Problem details - Restate the whole listing exactly.

Provided records -
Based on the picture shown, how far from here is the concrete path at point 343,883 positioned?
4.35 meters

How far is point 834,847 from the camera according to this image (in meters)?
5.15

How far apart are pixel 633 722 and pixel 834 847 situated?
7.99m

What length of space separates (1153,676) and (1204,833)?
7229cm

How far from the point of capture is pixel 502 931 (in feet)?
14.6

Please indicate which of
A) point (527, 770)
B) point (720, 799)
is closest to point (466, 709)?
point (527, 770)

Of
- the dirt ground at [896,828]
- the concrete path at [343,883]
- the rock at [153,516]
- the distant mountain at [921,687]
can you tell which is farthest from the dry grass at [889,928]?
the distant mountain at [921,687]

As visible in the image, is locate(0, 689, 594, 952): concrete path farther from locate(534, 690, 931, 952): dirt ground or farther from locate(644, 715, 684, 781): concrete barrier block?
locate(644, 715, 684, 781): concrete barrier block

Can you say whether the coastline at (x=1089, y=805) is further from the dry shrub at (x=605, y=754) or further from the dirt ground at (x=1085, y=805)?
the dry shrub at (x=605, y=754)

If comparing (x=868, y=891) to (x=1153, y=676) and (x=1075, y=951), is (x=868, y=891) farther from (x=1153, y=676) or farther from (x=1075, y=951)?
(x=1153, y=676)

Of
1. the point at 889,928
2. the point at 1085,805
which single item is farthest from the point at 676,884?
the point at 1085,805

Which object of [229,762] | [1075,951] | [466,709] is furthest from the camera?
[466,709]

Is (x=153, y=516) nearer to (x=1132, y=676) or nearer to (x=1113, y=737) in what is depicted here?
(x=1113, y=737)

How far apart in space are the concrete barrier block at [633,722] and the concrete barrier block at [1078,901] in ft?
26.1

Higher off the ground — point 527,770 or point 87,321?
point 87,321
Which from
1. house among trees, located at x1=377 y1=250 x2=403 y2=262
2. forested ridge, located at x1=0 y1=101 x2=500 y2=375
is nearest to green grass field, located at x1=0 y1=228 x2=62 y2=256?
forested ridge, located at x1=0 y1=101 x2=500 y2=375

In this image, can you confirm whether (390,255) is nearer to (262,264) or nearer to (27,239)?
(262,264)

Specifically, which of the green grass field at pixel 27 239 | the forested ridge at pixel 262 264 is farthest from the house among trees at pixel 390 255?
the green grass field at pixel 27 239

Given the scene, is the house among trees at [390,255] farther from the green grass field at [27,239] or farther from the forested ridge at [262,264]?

Answer for the task -
Based on the picture shown, how far from here is the concrete path at point 343,883 positioned?
4.35 meters

How far is point 834,847 from the camera according to this image (in meters)?
5.15

How far apart are pixel 633 722 and pixel 834 847 situated?
7.99m

What length of space separates (1153,676) and (1204,833)?
7229cm

How far from the point of capture is pixel 502 931 (in feet)?
14.6

Please indicate which of
A) point (527, 770)
B) point (720, 799)
is closest to point (466, 709)?
point (527, 770)

Of
- the dirt ground at [896,828]
- the concrete path at [343,883]
- the rock at [153,516]
- the distant mountain at [921,687]
can you tell which is farthest from the dry grass at [889,928]?
the distant mountain at [921,687]

As visible in the image, is locate(0, 689, 594, 952): concrete path farther from locate(534, 690, 931, 952): dirt ground or farther from locate(644, 715, 684, 781): concrete barrier block?
locate(644, 715, 684, 781): concrete barrier block

Can you say whether the coastline at (x=1089, y=805) is further from the dry shrub at (x=605, y=754) or further from the dirt ground at (x=1085, y=805)?
the dry shrub at (x=605, y=754)

If comparing (x=868, y=891) to (x=1153, y=676) and (x=1075, y=951), is (x=868, y=891) farther from (x=1153, y=676) or farther from (x=1075, y=951)?
(x=1153, y=676)

Of
1. the point at 889,928
2. the point at 1085,805
which single item is farthest from the point at 676,884?
the point at 1085,805

Which object of [229,762] | [1075,951] | [466,709] is furthest from the camera?
[466,709]

Is (x=153, y=516) nearer to (x=1132, y=676) or nearer to (x=1113, y=737) in what is depicted here?
(x=1113, y=737)

How far apart in space are the concrete barrier block at [633,722] and the concrete barrier block at [1078,901] in ft?
26.1

Higher off the ground — point 527,770 or point 87,321?
point 87,321
Which from
1. house among trees, located at x1=377 y1=250 x2=403 y2=262
2. forested ridge, located at x1=0 y1=101 x2=500 y2=375
is nearest to green grass field, located at x1=0 y1=228 x2=62 y2=256?
forested ridge, located at x1=0 y1=101 x2=500 y2=375

In this image, can you confirm whether (390,255) is nearer to (262,264) or nearer to (27,239)?
(262,264)

Specifically, which of the green grass field at pixel 27 239 | the forested ridge at pixel 262 264 is farthest from the house among trees at pixel 390 255?
the green grass field at pixel 27 239

Given the scene, is the house among trees at [390,255] farther from the green grass field at [27,239] or farther from the forested ridge at [262,264]?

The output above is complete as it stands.